● What you have to do
Would you copy only the lines below, from the one containing "Which item among" through the very last one, leaving the pictures out?
═════ Input material ═════
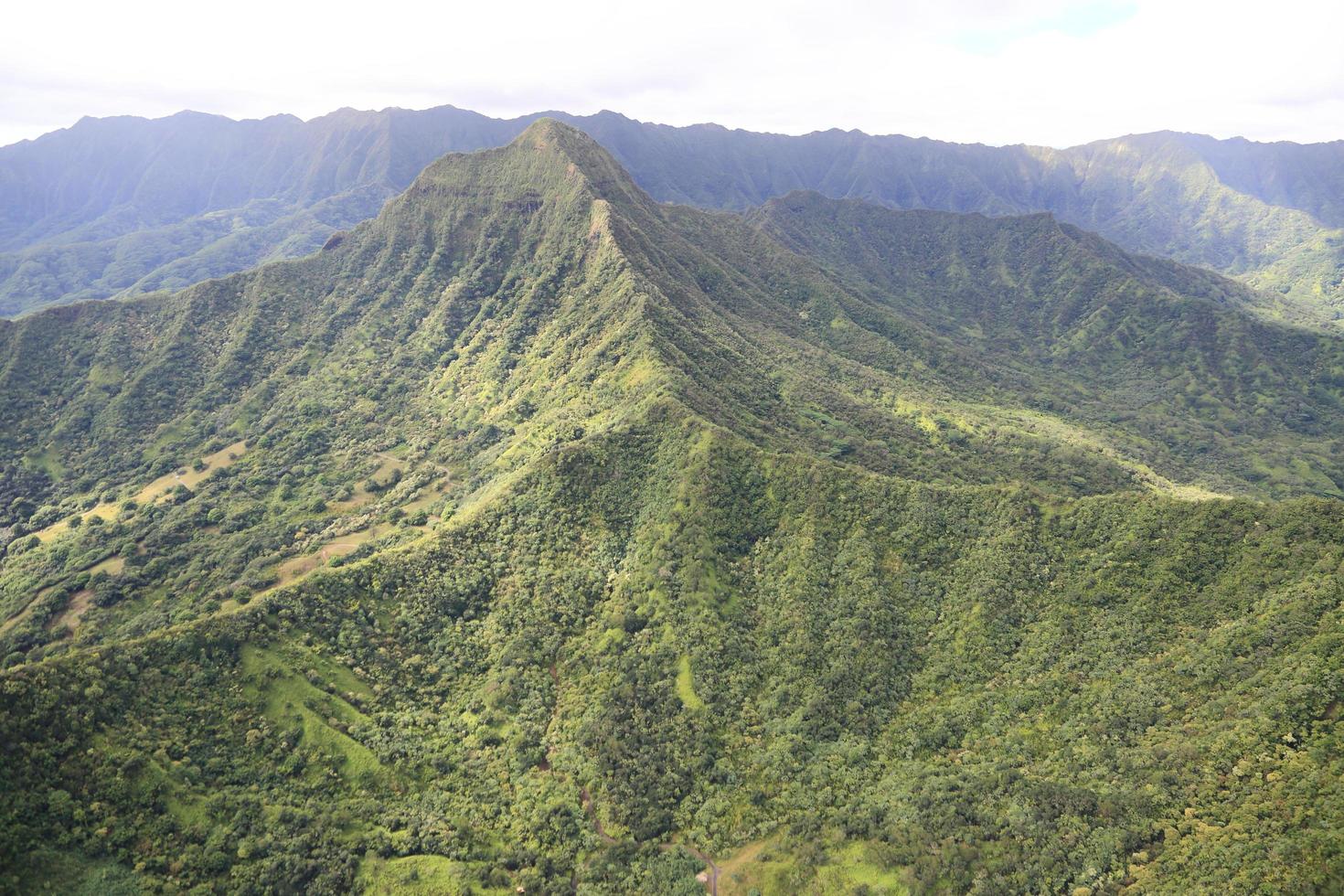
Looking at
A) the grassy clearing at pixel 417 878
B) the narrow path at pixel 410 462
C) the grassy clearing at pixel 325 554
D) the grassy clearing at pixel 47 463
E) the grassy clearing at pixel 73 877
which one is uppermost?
the narrow path at pixel 410 462

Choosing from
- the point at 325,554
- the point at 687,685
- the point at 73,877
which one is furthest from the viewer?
the point at 325,554

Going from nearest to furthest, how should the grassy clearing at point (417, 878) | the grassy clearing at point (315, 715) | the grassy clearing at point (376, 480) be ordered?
the grassy clearing at point (417, 878) → the grassy clearing at point (315, 715) → the grassy clearing at point (376, 480)

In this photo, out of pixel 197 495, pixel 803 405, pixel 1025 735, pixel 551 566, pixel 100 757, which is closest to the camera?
pixel 100 757

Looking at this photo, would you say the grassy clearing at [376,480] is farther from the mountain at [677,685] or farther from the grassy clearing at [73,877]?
the grassy clearing at [73,877]

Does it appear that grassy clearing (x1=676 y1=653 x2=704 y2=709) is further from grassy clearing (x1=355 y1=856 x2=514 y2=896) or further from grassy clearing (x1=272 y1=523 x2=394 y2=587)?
grassy clearing (x1=272 y1=523 x2=394 y2=587)

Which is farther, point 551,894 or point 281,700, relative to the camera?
point 281,700

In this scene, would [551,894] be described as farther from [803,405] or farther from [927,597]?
[803,405]

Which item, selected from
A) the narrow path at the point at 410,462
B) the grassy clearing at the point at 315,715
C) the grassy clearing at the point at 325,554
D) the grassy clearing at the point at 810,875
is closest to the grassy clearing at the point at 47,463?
the narrow path at the point at 410,462

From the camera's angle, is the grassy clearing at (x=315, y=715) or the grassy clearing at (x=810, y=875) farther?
the grassy clearing at (x=315, y=715)

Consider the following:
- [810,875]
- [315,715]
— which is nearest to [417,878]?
[315,715]

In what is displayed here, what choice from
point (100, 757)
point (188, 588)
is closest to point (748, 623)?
point (100, 757)

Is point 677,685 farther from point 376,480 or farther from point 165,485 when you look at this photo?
point 165,485
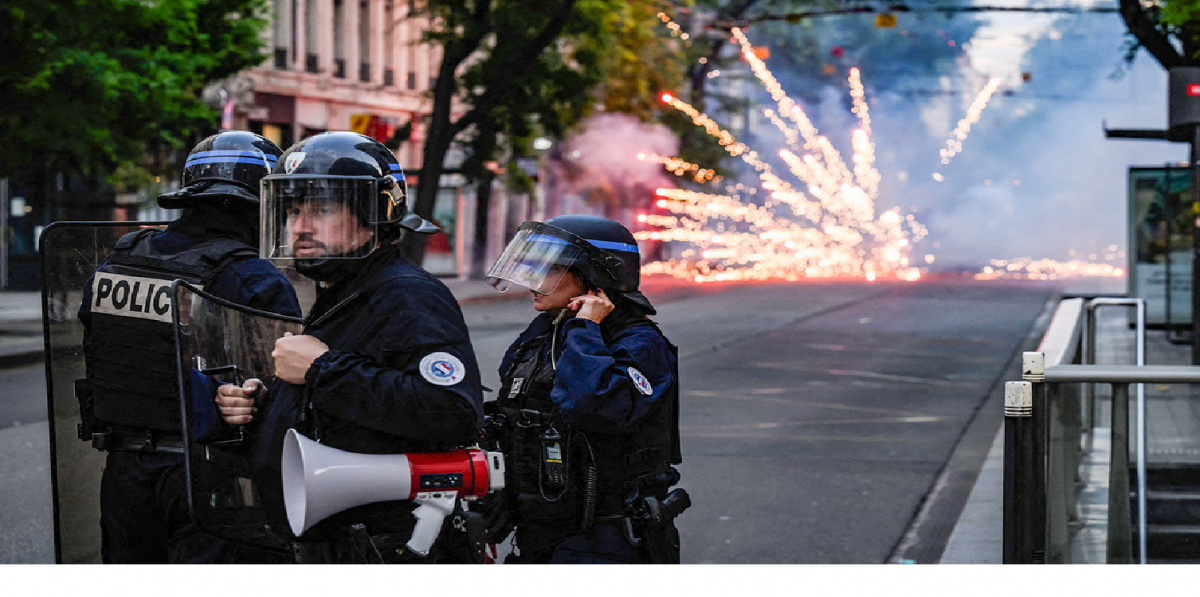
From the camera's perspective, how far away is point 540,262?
3.64 meters

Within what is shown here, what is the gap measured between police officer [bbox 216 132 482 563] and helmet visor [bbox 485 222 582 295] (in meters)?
0.48

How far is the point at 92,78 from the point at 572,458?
52.2ft

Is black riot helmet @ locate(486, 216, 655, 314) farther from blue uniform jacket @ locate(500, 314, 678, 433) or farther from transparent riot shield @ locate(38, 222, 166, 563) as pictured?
transparent riot shield @ locate(38, 222, 166, 563)

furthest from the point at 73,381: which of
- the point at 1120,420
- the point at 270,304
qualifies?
the point at 1120,420

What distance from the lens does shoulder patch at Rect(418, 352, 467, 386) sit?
289 centimetres

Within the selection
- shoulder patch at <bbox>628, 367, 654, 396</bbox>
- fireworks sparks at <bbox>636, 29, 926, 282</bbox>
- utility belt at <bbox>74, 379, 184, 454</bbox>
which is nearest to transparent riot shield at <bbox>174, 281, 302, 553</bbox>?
utility belt at <bbox>74, 379, 184, 454</bbox>

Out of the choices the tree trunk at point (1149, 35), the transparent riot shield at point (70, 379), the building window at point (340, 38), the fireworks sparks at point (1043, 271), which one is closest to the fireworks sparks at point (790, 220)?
the fireworks sparks at point (1043, 271)

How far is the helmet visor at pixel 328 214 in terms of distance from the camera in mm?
3090

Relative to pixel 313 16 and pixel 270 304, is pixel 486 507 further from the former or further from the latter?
pixel 313 16

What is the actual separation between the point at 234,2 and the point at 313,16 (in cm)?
982

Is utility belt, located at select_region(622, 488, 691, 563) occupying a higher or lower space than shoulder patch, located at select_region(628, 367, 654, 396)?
lower

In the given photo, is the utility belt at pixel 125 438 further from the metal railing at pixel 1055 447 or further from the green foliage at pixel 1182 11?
the green foliage at pixel 1182 11

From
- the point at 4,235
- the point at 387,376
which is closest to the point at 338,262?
the point at 387,376
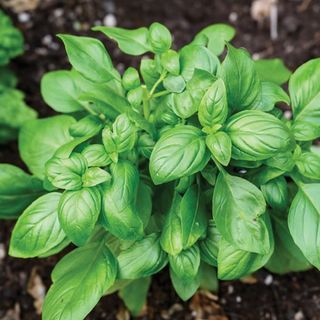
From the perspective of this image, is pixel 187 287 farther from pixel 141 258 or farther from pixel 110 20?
pixel 110 20

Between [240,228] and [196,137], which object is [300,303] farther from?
[196,137]

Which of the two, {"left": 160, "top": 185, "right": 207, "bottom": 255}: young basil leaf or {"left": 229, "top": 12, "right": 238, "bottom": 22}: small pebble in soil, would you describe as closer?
{"left": 160, "top": 185, "right": 207, "bottom": 255}: young basil leaf

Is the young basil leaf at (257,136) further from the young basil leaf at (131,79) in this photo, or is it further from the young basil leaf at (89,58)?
the young basil leaf at (89,58)

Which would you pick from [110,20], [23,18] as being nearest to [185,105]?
[110,20]

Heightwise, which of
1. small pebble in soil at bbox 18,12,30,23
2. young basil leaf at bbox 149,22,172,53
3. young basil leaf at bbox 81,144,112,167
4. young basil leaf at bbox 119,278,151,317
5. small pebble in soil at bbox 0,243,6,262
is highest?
young basil leaf at bbox 149,22,172,53

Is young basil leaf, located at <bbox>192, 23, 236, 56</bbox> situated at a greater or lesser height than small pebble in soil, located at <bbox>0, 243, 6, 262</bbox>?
greater

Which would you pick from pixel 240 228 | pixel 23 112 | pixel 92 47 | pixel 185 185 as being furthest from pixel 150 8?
pixel 240 228

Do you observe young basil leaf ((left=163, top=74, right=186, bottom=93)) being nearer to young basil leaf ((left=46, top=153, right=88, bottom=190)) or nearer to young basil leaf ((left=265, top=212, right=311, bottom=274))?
young basil leaf ((left=46, top=153, right=88, bottom=190))

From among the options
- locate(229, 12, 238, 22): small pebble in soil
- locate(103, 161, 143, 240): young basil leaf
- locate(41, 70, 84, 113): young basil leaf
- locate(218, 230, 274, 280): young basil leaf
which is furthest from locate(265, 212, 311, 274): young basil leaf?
locate(229, 12, 238, 22): small pebble in soil
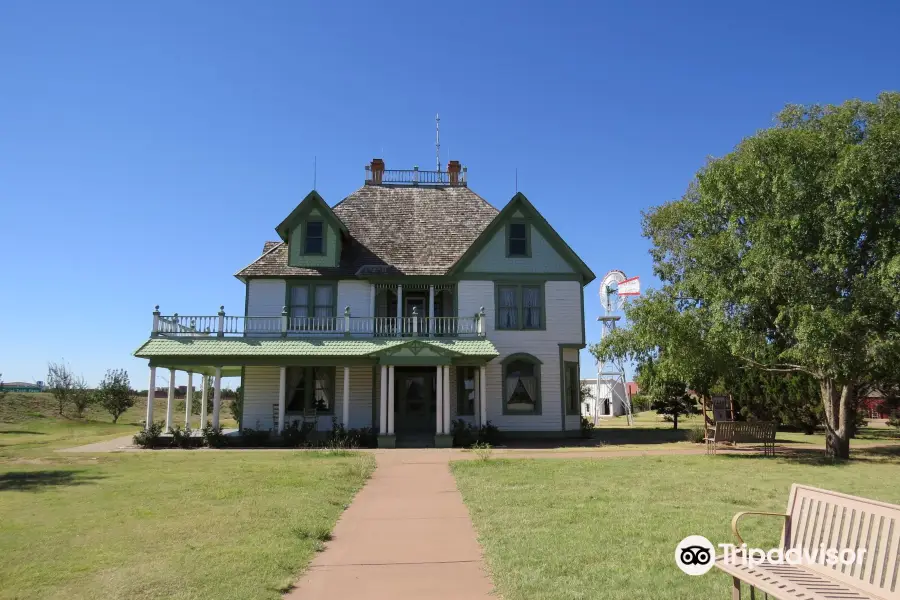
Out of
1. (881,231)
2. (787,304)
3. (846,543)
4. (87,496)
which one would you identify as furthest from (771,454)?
Answer: (87,496)

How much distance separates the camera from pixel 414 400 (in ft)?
87.0

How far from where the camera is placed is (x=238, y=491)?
1196cm

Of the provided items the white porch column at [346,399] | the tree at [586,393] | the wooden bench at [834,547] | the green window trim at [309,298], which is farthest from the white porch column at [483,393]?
the tree at [586,393]

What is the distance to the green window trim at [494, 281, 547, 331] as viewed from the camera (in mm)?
26828

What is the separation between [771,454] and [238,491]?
1514cm

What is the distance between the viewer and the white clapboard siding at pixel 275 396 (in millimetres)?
25781

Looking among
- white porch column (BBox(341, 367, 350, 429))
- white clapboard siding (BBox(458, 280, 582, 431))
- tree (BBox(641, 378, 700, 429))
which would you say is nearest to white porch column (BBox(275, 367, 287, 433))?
white porch column (BBox(341, 367, 350, 429))

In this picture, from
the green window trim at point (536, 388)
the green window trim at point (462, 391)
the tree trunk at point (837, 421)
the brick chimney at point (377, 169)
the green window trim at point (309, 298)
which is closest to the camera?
the tree trunk at point (837, 421)

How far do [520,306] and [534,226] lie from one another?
341cm

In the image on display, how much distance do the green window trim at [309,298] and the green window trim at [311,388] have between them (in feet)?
7.28

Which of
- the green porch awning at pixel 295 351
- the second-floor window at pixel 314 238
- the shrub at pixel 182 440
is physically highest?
the second-floor window at pixel 314 238

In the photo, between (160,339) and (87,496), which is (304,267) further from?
(87,496)

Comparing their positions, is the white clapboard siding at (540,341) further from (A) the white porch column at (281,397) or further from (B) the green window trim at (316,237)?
(A) the white porch column at (281,397)

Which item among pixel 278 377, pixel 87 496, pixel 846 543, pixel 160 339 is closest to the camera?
pixel 846 543
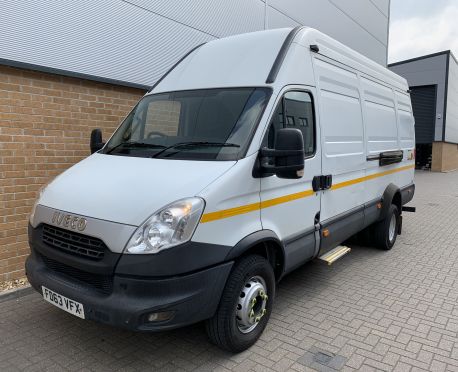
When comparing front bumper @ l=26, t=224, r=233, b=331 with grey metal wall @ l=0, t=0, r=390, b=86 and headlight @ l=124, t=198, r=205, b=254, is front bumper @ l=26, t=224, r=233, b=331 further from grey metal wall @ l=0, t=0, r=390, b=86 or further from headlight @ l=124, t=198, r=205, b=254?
grey metal wall @ l=0, t=0, r=390, b=86

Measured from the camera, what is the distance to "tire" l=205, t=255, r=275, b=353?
3061 mm

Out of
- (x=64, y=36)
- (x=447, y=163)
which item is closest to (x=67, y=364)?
(x=64, y=36)

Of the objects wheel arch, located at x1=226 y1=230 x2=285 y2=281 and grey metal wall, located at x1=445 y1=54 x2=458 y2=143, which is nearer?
wheel arch, located at x1=226 y1=230 x2=285 y2=281

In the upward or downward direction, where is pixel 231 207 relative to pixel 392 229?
upward

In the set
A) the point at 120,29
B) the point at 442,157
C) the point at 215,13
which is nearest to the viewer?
the point at 120,29

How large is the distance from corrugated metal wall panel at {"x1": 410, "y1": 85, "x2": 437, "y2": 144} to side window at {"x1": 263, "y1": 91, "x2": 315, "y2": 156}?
75.6ft

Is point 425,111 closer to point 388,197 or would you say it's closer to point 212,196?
point 388,197

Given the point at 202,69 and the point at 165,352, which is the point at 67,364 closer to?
the point at 165,352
═════
● The output
Which item among pixel 278 377, pixel 87 496, pixel 846 543, pixel 160 339 is closest to the camera?
pixel 846 543
When comparing front bumper @ l=26, t=224, r=233, b=331 with grey metal wall @ l=0, t=0, r=390, b=86 and headlight @ l=124, t=198, r=205, b=254, is front bumper @ l=26, t=224, r=233, b=331 further from grey metal wall @ l=0, t=0, r=390, b=86 or further from headlight @ l=124, t=198, r=205, b=254?
grey metal wall @ l=0, t=0, r=390, b=86

Measured from the camera, what is the distance to "tire" l=205, t=255, r=275, b=353?
3061 mm

Out of
- (x=64, y=36)
- (x=447, y=163)
which item is closest to (x=67, y=364)?
(x=64, y=36)

Of the objects wheel arch, located at x1=226 y1=230 x2=285 y2=281 and grey metal wall, located at x1=445 y1=54 x2=458 y2=143, which is nearer?
wheel arch, located at x1=226 y1=230 x2=285 y2=281

In the upward or downward direction, where is pixel 231 207 relative to pixel 392 229?
upward

In the set
A) the point at 120,29
B) the point at 442,157
C) the point at 215,13
which is nearest to the viewer?
the point at 120,29

How large is the distance from corrugated metal wall panel at {"x1": 410, "y1": 85, "x2": 437, "y2": 144} to side window at {"x1": 263, "y1": 91, "x2": 315, "y2": 156}?
75.6ft

Is point 425,111 closer to point 388,197 or would you say it's closer to point 212,196?
point 388,197

Given the point at 202,69 and the point at 165,352, which is the point at 67,364 closer to?
the point at 165,352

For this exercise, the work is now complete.